为了处理数据集，我们按国籍对数据进行了分组，并将数据分为三个部分：70%用作训练数据集，15%作为验证数据集，最后15%作为测试数据集。这样做的目的是确保在这三个部分中，类别标签的分布是可比的。

示例：一个向量化的姓氏和与其国籍相对应的索引

import collections
import numpy as np
import pandas as pd
import re

from argparse import Namespace

args = Namespace(
    raw_dataset_csv="data/surnames/surnames.csv",
    train_proportion=0.7,
    val_proportion=0.15,
    test_proportion=0.15,
    output_munged_csv="data/surnames/surnames_with_splits.csv",
    seed=1337
)

# Read raw data
surnames = pd.read_csv(args.raw_dataset_csv, header=0)

surnames.head()

代码运行结果：

2.词汇表、矢量器和数据加载器

为了使用字符对姓氏进行分类，我们使用词汇表、向量化器和DataLoader将姓氏字符串转换为向量化的minibatches。

from argparse import Namespace
from collections import Counter
import json
import os
import string

import numpy as np
import pandas as pd
import torch
import torch.nn as nn
import torch.nn.functional as F
import torch.optim as optim
from torch.utils.data import Dataset, DataLoader
from tqdm import tqdm_notebook

class Vocabulary(object):
    """Class to process text and extract vocabulary for mapping"""

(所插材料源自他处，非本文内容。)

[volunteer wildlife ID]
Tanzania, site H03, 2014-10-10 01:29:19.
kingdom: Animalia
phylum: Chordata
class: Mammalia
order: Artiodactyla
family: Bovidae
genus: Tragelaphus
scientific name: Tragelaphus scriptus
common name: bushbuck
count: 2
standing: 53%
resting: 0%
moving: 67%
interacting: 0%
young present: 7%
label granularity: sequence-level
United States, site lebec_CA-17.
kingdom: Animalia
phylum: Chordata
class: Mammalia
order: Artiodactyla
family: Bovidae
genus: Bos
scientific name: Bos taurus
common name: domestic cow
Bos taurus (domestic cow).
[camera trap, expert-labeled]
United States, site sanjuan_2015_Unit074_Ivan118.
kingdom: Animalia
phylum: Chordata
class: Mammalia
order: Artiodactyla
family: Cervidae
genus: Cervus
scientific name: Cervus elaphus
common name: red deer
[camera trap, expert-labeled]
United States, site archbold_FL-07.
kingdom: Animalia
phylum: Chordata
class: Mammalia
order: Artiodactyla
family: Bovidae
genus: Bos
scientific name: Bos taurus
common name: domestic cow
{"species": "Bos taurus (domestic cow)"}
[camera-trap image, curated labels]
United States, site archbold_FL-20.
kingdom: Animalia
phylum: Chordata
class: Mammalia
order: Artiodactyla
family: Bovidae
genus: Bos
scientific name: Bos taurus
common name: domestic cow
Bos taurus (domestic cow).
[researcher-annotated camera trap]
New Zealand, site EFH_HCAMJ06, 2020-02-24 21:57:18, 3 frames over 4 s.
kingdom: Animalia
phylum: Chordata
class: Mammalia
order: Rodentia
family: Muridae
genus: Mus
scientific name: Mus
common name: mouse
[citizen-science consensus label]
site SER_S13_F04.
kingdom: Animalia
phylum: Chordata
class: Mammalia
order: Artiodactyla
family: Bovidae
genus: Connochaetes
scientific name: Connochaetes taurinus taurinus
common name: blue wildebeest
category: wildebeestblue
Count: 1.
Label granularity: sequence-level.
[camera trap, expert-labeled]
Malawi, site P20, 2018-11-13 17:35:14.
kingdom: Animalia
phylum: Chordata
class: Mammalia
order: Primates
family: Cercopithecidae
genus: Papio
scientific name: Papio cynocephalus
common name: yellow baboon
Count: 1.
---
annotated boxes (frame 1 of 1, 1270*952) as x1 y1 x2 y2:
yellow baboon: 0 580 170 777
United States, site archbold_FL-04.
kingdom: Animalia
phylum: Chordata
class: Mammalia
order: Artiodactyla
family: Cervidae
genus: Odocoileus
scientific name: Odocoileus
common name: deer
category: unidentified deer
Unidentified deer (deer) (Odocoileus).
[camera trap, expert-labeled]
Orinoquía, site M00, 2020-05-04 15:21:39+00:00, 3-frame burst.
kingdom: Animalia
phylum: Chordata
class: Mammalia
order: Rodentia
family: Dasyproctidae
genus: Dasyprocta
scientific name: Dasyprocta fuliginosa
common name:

    def __init__(self, token_to_idx=None, add_unk=True, unk_token="<UNK>"):
        """
        Args:
            token_to_idx (dict): a pre-existing map of tokens to indices
            add_unk (bool): a flag that indicates whether to add the UNK token
            unk_token (str): the UNK token to add into the Vocabulary
        """

        if token_to_idx is None:
            token_to_idx = {}
        self._token_to_idx = token_to_idx

        self._idx_to_token = {idx: token 
                              for token, idx in self._token_to_idx.items()}
        
        self._add_unk = add_unk
        self._unk_token = unk_token
        
        self.unk_index = -1
        if add_unk:
            self.unk_index = self.add_token(unk_token) 
        
        
    def to_serializable(self):
        """ returns a dictionary that can be serialized """
        return {'token_to_idx': self._token_to_idx, 
                'add_unk': self._add_unk, 
                'unk_token': self._unk_token}

    @classmethod
    def from_serializable(cls, contents):
        """ instantiates the Vocabulary from a serialized dictionary """
        return cls(**contents)

    def add_token(self, token):
        """Update mapping dicts based on the token.

        Args:
            token (str): the item to add into the Vocabulary
        Returns:
            index (int): the integer corresponding to the token
        """
        try:
            index = self._token_to_idx[token]
        except KeyError:
            index = len(self._token_to_idx)
            self._token_to_idx[token] = index
            self._idx_to_token[index] = token
        return index
    
    def add_many(self, tokens):
        """Add a list of tokens into the Vocabulary
        
        Args:
            tokens (list): a list of string tokens
        Returns:
            indices (list): a list of indices corresponding to the tokens
        """
        return [self.add_token(token) for token in tokens]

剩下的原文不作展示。